I came onto the Parks and Recreation scene pretty late in the game. I have no real excuse except for the simple fact that I didn’t really like comedies. Sitcoms have never been my thing, so I immediately assumed I wouldn’t be interested. However, after countless quotes, gifs, and other assorted media about it leading up to the last season, I finally dove in. I gave it a chance, and I’m so glad I did and grateful for this show.
1. Parks and Recreation modeled healthy, real friendships.
As someone heavily invested in psychology and social work, the relationships depicted on this show were a breath of fresh air. In today’s television it is common to glorify dysfunction. We’re not interested in the lives of characters unless they’re in the midst of some grand drama that usually involves hurt which is never truly resolved. I think about movies, too, and just general media, and often cannot watch shows because of the relational discord.
The beautiful and refreshing thing about Parks and Recreation is the simple fact that all of the characters were likable somehow. Even Jerry/Garry/Larry. Maybe they got into fights or set each other up or attempted to manipulate, but these actions weren’t glorified. Instead, healthy relationships were modeled as friends and loved ones called each other out on their crap. This was not a show where “anything goes as long as I end up on top.” It was a show about reconciliation, friendship, love, and forgiveness. It was a show about grace and people willing to extend grace to each other even in the midst of turmoil.
There were no assholes who were glorified. There were clear moral lines and a distinguished sense of healthy and unhealthy. From Leslie being a steamroller and being called out on it, only to work on changing, to Anne realizing that she had a tendency to take on the characteristics of the people she dated. All of the characters took the good and the bad and handled it like real people should.
2. The writing was solid, ordinary, and funny.
Perhaps the greatest thing about Parks and Recreation is the fact there are no cheap jokes. Jokes aren’t had at the expense of good writing and enjoyable plot lines. The comedy featured in the show was real. People did things normal people would do and we all got a chance to laugh at it. We’ve all got Toms, Donnas, and Jerrys in our lives and it made the show relatable. The very best part? Shame wasn’t involved.

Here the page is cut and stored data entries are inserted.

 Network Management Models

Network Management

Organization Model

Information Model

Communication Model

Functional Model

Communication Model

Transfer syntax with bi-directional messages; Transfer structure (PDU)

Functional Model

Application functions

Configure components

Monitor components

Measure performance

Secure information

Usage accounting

So many comedies focus on shaming people. It is a type of comedy that looks to tear a single person down in order to draw a couple nervous laughs. Instead of falling into that comedy style, Parks and Recreation took the actions and relationship dynamics of everyday people and made them funny. Even Jerry, with all of the crap he was given, never seemed to be ashamed. Angry, yes, as would anyone who gets picked on enough. Yet he was so self-assured, so content with his lot in life, he’d learned to accept who he was, and in the end he was never once ashamed of himself.

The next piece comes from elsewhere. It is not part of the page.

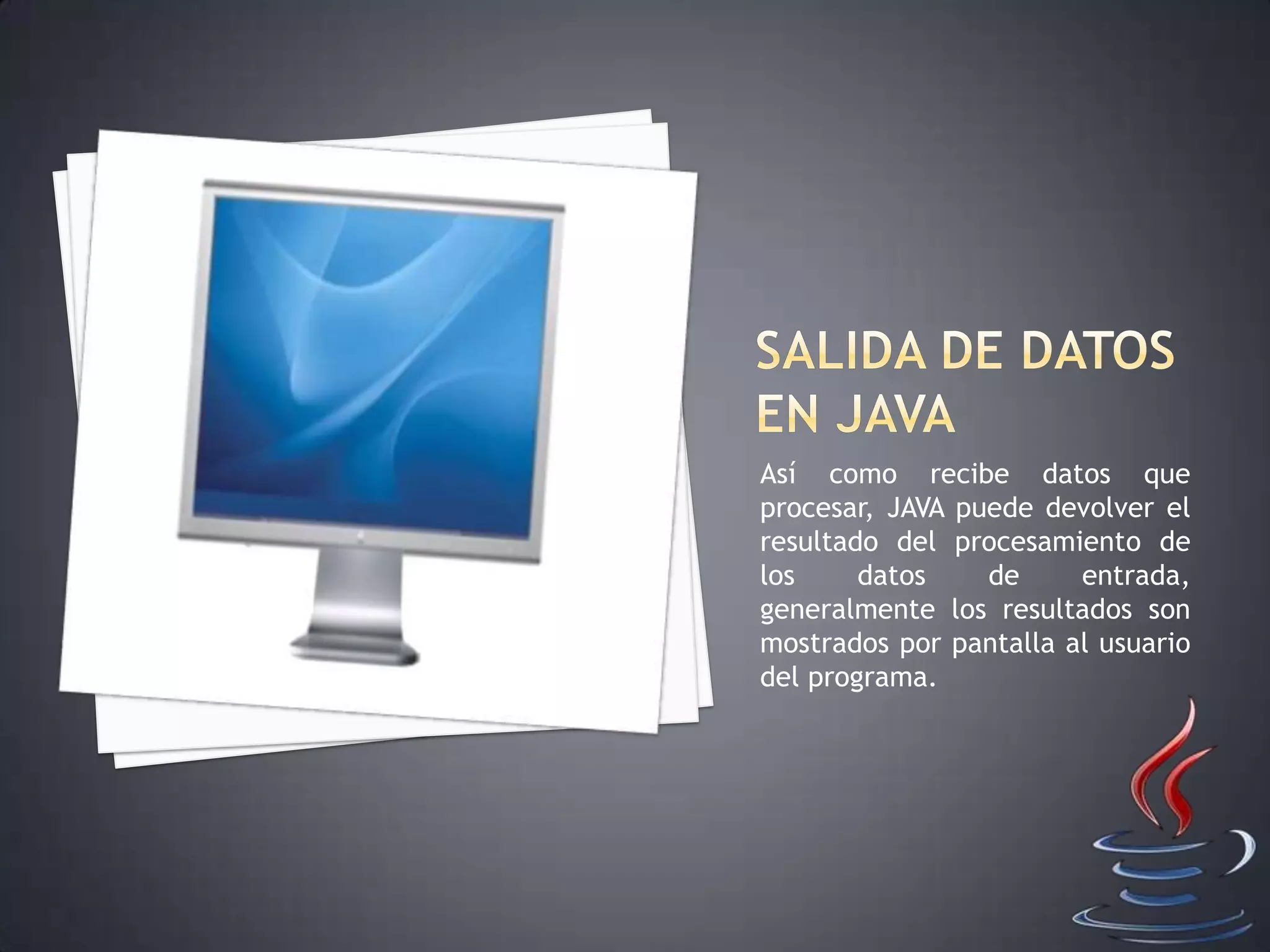 SALIDA DE DATOS EN JAVA

Así como recibe datos que procesar, JAVA puede devolver el resultado del procesamiento de los datos de entrada, generalmente los resultados son mostrados por pantalla al usuario del programa.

None of the characters were. Laughter at the expense of a person’s sense of self was never an issue in Parks and Recreation which made it a wonderful and easy show to watch.

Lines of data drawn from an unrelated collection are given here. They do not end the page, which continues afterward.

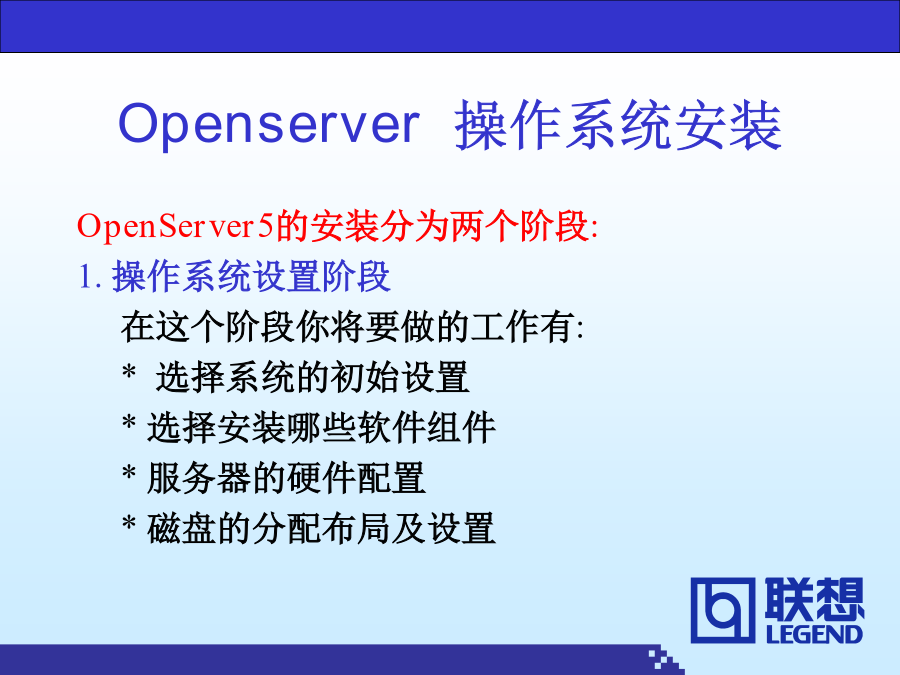 Openserver 操作系统安装

OpenServer5的安装分为两个阶段:

1. 操作系统设置阶段

在这个阶段你将要做的工作有:

* 选择系统的初始设置

* 选择安装哪些软件组件

* 服务器的硬件配置

* 磁盘的分配布局及设置

联想 LEGEND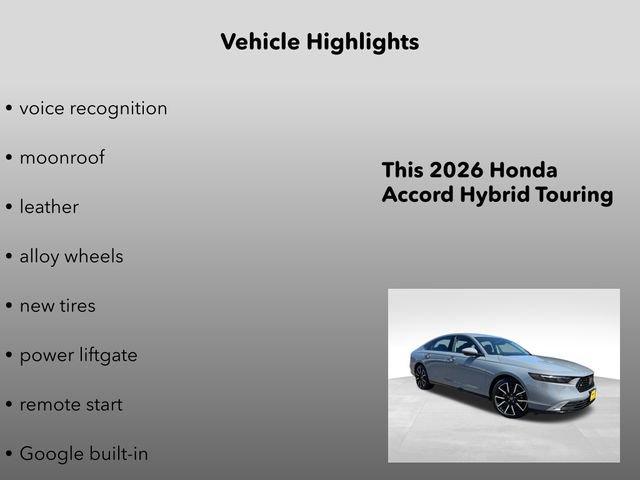 Vehicle Highlights

• voice recognition
• moonroof
• leather
• alloy wheels
• new tires
• power liftgate
• remote start
• Google built-in

This 2026 Honda Accord Hybrid Touring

3. It left me wanting to strive for my own Pawnee.
I think one of the cool things about good television is that it inspires us to strive for something more. That’s the point of media after all, isn’t it? It comes down to stories with lessons, or stories which provoke some sort of positive emotions. Movies, music, literature, and television all strive to take us outside of our lives and show us something bigger. They give us a chance to step outside of the box and look at a different world and to safely view how things could be.
Media allows us to try on a different life for a little while.
In the end, Parks and Recreation is a show that has left me to look at the world a little differently. The characters were so relatable and real that I realized I wanted to find those type of people and stack my team with them. I want the Leslies, Annes, and Aprils of the world in my life. I want to hear people’s diverse and unique stories. I want to sit down at JJ’s Diner, eat waffles, and celebrate my friends. I want to be encouraging, honest, and courageous. What struck me most was how much this show made me want to love the people around me better. If we could create our own Pawnee, minus the extreme health issues, Ponch Burger, Sweetums, and raccoons, even in a small way, I think the world would be a little easier to take.
That’s what it’s about, folks. I want more shows about encouraging and loving people. End of story.
I’m going to dearly miss this series, but rejoice in the fact I can watch and rewatch it as many times as I want. I can continue to dive into Pawnee, Indiana and enjoy a break from the world.